Post questions here relative to DataStage Enterprise/PX Edition for such areas as Parallel job design, Parallel datasets, BuildOps, Wrappers, etc.
Moderators: chulett , rschirm , roy
_chamak
Premium Member
Posts: 29 Joined: Tue Aug 24, 2010 10:29 am
Post
by _chamak » Mon Nov 15, 2010 12:52 pm
i have a job which is currently runing fine with 1X but having problem then i change it into 2X , have a sort followed by remove duplicates. Data is hash partitioned in sort based on key columns the data type fr both of the is integer. The remove duplicates when using 1X is removing 148 rows but if i use 2X it only removed 147. Can any one help me with this
ray.wurlod
Participant
Posts: 54607 Joined: Wed Oct 23, 2002 10:52 pm
Location: Sydney, Australia
Contact:
Post
by ray.wurlod » Mon Nov 15, 2010 2:12 pm
Welcome aboard.
Are the data partitioned on the "key used to determine duplicates"?
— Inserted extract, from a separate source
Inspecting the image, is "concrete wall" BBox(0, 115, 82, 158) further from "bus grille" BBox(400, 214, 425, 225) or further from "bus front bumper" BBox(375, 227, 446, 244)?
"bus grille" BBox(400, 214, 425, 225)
IBM Software Services Group
Any contribution to this forum is my own opinion and does not necessarily reflect any position that IBM may hold.
_chamak
Premium Member
Posts: 29 Joined: Tue Aug 24, 2010 10:29 am
Post
by _chamak » Mon Nov 15, 2010 4:00 pm
ray.wurlod wrote: Welcome aboard.
Are the data partitioned on the "key used to determine duplicates"?
i am partitioning on the key columns in the sort before remove duplicates.
ray.wurlod
Participant
Posts: 54607 Joined: Wed Oct 23, 2002 10:52 pm
Location: Sydney, Australia
Contact:
Post
by ray.wurlod » Mon Nov 15, 2010 11:01 pm
Are the sort keys the same as the remove duplicate keys?
IBM Software Services Group
Any contribution to this forum is my own opinion and does not necessarily reflect any position that IBM may hold.